Segment Start: GIVEN RECORDS

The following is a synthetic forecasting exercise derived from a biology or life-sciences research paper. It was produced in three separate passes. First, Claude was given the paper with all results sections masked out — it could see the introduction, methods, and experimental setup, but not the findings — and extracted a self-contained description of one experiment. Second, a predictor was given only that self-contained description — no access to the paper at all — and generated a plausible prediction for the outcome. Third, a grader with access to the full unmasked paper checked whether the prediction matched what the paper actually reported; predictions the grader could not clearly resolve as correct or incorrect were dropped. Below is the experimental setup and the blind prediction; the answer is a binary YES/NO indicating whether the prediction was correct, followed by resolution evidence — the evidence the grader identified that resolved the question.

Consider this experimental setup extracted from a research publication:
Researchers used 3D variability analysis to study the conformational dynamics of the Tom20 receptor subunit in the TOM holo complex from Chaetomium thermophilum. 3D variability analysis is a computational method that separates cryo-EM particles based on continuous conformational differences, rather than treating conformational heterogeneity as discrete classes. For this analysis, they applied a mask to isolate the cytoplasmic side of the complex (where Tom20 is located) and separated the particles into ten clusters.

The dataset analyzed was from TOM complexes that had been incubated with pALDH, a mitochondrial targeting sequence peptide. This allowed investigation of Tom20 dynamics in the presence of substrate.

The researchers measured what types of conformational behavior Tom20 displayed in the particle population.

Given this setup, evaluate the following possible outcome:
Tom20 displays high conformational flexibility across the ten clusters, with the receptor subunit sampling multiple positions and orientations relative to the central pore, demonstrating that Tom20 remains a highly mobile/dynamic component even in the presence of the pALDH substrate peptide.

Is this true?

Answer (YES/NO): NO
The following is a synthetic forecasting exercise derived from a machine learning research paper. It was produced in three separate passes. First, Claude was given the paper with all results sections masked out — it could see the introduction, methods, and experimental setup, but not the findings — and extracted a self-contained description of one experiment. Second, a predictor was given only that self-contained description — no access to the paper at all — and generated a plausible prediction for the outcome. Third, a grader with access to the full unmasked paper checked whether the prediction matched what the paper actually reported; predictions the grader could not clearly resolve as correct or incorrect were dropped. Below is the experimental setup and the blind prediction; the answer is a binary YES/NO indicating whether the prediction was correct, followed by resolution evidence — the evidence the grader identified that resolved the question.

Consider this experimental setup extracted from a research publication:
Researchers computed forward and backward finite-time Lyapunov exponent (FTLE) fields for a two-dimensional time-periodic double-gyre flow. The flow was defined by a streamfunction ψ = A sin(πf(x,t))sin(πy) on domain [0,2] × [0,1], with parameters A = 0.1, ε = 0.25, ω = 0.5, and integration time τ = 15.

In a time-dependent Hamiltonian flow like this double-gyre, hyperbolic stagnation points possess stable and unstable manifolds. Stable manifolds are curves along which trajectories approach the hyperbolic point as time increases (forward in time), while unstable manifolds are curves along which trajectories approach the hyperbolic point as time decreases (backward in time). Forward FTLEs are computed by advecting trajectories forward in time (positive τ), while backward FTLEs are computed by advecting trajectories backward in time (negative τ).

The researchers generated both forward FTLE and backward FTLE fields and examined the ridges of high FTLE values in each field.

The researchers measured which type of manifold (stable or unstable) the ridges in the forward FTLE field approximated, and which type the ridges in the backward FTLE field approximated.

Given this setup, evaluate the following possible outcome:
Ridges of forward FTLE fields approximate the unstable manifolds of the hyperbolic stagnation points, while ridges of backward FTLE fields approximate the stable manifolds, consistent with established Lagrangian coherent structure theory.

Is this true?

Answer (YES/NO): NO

Segment End: GIVEN RECORDS
Segment Start: GIVEN RECORDS

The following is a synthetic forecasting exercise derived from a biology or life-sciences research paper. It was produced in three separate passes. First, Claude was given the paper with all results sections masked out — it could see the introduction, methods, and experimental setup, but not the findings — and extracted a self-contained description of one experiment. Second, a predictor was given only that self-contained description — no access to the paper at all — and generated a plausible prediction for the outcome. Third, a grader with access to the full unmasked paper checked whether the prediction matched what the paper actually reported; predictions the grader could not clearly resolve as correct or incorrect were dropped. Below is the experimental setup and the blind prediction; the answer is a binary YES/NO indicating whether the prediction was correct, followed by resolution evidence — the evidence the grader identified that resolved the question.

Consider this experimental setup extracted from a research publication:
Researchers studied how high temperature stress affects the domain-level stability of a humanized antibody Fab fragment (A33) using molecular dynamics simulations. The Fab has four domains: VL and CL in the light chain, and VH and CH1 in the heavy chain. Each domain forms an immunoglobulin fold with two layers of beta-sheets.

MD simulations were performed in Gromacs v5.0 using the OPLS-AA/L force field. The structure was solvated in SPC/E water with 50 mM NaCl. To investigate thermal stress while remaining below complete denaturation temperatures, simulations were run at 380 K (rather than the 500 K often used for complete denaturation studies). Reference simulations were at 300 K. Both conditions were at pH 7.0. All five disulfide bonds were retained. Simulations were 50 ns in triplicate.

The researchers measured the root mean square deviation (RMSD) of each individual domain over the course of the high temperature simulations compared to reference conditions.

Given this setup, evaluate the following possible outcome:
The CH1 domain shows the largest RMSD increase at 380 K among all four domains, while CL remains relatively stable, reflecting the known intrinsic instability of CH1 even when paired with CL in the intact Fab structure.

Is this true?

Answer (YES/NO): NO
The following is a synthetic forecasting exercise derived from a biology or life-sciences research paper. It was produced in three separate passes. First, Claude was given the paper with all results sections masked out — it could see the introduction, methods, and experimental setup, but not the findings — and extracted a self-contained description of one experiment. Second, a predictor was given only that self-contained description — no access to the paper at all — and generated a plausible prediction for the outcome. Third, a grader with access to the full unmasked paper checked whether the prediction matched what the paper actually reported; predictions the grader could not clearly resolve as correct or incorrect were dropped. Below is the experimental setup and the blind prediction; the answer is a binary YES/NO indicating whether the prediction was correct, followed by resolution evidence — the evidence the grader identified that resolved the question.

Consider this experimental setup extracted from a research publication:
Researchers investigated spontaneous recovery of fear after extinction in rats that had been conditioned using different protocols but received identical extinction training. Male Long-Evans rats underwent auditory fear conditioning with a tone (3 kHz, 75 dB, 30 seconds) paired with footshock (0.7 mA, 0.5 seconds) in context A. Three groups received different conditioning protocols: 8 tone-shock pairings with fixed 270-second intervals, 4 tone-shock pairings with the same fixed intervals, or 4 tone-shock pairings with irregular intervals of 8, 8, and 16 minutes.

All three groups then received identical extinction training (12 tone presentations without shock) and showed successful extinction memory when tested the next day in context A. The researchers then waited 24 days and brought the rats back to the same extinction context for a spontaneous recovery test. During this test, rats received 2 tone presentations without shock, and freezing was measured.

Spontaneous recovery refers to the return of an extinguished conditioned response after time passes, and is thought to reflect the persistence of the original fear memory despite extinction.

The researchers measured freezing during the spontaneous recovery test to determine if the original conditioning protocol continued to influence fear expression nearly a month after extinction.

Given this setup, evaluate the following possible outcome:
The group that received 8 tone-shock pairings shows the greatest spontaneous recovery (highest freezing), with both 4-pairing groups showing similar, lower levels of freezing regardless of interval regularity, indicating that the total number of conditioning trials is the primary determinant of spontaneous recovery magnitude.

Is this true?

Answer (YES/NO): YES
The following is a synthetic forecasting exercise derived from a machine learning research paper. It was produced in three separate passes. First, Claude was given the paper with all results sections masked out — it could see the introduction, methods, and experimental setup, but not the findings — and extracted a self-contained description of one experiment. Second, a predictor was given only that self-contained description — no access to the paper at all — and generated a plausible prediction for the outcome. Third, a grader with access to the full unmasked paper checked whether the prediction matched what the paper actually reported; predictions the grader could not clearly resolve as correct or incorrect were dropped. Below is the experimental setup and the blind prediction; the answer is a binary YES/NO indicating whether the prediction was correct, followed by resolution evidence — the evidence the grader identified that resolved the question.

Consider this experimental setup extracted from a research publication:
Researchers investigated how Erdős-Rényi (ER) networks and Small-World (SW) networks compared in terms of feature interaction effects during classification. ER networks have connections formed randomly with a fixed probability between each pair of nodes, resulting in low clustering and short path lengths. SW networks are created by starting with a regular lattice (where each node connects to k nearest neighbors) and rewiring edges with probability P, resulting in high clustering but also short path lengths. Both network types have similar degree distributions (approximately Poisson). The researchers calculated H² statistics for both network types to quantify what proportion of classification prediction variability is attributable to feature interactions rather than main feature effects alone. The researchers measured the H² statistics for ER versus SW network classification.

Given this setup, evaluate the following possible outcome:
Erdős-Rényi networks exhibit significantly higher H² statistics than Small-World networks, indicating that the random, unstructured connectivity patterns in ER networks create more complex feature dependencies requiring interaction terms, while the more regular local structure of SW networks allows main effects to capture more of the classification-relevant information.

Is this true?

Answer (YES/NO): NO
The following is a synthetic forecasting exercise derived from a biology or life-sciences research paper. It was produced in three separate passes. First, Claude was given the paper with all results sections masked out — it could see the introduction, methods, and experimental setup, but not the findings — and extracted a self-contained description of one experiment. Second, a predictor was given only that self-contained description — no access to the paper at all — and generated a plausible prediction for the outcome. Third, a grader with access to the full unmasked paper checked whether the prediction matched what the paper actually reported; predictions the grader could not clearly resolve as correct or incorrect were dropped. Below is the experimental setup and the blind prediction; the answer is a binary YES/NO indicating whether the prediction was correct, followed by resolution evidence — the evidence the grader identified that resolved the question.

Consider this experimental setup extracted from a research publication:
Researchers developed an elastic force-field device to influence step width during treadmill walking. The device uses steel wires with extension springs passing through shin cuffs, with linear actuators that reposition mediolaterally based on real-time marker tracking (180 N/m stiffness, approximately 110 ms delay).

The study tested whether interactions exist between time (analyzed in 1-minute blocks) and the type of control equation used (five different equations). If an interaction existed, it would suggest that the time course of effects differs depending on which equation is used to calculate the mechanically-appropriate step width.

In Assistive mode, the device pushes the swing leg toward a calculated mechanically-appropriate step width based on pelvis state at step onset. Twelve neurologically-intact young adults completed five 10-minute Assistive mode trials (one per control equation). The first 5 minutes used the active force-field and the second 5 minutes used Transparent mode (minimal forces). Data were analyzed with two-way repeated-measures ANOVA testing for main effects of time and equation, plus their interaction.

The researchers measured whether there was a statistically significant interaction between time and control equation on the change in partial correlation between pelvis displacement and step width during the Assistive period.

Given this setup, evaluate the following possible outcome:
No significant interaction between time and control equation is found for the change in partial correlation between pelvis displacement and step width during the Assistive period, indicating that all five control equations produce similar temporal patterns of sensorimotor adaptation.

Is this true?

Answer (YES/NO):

Segment End: GIVEN RECORDS
Segment Start: GIVEN RECORDS

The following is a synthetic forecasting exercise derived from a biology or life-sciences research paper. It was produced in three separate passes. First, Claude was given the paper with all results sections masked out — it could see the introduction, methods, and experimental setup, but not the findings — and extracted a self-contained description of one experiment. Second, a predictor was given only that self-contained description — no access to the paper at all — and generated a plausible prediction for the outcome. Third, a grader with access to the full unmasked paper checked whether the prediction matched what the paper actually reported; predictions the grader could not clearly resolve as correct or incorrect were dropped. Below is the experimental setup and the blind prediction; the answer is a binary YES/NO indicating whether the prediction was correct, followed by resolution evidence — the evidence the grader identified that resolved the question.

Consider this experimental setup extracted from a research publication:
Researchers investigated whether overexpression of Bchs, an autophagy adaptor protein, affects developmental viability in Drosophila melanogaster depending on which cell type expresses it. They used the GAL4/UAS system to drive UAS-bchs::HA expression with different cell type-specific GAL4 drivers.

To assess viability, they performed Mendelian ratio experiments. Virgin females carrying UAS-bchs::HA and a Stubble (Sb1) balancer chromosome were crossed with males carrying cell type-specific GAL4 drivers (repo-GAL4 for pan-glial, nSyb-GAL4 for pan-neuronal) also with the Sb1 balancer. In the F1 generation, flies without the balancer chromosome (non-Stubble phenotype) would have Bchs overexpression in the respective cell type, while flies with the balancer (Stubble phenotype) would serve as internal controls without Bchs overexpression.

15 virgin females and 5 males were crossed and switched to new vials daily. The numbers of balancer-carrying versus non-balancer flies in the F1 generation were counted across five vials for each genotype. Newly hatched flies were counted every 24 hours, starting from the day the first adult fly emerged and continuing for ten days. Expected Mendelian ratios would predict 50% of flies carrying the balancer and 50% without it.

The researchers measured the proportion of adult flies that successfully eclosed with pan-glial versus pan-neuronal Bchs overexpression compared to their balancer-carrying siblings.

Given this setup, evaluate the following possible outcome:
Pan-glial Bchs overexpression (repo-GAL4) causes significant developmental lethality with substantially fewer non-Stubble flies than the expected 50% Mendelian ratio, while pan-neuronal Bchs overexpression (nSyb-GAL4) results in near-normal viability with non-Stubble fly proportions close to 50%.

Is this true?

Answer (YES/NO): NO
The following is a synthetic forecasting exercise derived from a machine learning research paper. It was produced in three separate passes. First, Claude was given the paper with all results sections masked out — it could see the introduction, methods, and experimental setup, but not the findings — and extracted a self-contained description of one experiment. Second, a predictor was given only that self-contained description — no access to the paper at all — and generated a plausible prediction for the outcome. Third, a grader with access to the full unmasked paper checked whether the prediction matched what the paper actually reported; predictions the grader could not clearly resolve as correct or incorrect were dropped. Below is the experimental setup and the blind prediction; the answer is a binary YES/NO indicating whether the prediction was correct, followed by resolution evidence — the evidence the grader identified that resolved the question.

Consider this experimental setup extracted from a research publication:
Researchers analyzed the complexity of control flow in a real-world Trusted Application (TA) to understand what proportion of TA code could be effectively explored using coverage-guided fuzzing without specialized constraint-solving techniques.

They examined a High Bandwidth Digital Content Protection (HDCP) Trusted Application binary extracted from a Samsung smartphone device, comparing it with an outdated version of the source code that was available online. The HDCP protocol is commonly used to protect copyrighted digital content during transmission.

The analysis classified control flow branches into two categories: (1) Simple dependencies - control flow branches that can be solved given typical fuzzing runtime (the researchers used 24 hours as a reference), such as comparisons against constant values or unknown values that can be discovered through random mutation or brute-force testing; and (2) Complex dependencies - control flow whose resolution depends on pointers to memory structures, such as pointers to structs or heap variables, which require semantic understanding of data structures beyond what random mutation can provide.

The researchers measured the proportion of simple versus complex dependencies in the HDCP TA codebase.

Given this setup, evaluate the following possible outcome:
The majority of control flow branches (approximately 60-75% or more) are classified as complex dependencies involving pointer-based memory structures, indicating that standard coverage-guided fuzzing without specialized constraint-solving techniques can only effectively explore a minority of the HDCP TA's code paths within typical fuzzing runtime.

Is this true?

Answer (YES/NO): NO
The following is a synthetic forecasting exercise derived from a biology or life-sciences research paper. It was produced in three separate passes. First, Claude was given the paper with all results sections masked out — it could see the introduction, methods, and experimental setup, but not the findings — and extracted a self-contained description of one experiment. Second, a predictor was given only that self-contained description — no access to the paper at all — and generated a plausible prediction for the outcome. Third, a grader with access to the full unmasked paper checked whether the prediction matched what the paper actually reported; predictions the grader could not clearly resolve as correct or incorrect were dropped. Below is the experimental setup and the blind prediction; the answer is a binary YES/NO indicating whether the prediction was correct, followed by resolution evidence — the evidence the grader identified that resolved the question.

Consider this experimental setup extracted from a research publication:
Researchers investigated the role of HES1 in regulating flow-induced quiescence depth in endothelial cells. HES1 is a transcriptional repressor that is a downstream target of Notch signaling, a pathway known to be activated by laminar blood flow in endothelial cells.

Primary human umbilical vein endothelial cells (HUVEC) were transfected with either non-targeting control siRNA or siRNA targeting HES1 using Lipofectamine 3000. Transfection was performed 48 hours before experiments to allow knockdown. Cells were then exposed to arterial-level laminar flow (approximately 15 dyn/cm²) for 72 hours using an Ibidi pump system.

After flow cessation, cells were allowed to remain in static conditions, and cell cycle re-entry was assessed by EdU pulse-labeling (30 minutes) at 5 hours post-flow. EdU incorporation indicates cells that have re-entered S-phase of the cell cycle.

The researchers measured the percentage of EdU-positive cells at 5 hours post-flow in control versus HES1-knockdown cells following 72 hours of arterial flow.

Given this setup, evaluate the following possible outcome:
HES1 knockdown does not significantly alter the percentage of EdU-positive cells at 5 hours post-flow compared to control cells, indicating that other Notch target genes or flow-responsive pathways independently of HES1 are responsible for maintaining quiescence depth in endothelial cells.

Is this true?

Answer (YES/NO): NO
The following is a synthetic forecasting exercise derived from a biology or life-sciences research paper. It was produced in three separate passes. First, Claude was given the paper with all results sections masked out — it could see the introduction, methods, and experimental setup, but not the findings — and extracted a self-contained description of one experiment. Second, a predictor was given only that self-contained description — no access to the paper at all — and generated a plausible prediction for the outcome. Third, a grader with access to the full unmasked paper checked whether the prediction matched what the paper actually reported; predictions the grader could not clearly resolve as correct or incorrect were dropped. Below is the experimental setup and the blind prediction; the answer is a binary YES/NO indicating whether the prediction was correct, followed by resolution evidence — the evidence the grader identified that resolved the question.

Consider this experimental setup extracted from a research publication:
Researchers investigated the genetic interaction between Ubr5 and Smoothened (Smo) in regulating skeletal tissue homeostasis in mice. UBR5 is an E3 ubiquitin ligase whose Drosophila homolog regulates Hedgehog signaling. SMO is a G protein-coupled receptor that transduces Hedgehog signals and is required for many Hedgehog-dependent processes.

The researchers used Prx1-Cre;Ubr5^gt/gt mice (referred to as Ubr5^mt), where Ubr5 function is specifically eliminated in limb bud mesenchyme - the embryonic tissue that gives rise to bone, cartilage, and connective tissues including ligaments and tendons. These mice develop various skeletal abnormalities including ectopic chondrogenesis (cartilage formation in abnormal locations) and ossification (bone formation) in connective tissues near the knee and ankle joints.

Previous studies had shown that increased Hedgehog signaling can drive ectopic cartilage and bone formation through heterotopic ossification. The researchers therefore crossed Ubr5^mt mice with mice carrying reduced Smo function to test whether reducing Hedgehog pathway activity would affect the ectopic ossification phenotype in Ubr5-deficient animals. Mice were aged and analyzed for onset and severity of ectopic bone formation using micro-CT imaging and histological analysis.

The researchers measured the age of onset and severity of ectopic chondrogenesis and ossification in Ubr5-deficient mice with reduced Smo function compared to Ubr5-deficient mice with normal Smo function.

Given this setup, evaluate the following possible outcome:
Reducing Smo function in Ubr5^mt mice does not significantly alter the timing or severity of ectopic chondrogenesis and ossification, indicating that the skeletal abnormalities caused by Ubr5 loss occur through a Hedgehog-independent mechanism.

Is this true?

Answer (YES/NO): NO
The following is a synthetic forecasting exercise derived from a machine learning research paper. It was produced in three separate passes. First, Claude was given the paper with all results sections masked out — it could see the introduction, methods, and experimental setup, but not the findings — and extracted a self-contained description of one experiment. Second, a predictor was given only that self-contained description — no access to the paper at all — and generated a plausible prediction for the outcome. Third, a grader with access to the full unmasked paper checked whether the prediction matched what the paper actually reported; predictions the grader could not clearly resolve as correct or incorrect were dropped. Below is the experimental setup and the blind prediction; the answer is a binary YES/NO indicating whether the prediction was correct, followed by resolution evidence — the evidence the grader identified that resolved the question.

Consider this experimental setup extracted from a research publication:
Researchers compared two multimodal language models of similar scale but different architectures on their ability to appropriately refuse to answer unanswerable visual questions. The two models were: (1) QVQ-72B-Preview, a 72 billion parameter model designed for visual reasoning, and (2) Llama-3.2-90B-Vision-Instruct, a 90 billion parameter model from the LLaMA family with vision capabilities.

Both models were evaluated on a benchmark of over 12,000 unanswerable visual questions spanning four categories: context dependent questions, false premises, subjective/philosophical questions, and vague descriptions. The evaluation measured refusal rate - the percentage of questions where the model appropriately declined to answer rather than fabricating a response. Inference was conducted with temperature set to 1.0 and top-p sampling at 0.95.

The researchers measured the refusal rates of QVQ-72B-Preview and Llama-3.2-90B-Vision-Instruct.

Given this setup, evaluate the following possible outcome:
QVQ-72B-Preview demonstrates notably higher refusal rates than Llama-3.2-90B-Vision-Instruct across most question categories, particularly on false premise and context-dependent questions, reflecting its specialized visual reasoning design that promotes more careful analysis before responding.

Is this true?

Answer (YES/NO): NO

Segment End: GIVEN RECORDS

→ TASK REQUIREMENTS
Lines from the entries that contain the word "studies" are what the answer must hold.

→ SOLUTION TO THIS TASK
MD simulations were performed in Gromacs v5.0 using the OPLS-AA/L force field. The structure was solvated in SPC/E water with 50 mM NaCl. To investigate thermal stress while remaining below complete denaturation temperatures, simulations were run at 380 K (rather than the 500 K often used for complete denaturation studies). Reference simulations were at 300 K. Both conditions were at pH 7.0. All five disulfide bonds were retained. Simulations were 50 ns in triplicate.
Previous studies had shown that increased Hedgehog signaling can drive ectopic cartilage and bone formation through heterotopic ossification. The researchers therefore crossed Ubr5^mt mice with mice carrying reduced Smo function to test whether reducing Hedgehog pathway activity would affect the ectopic ossification phenotype in Ubr5-deficient animals. Mice were aged and analyzed for onset and severity of ectopic bone formation using micro-CT imaging and histological analysis.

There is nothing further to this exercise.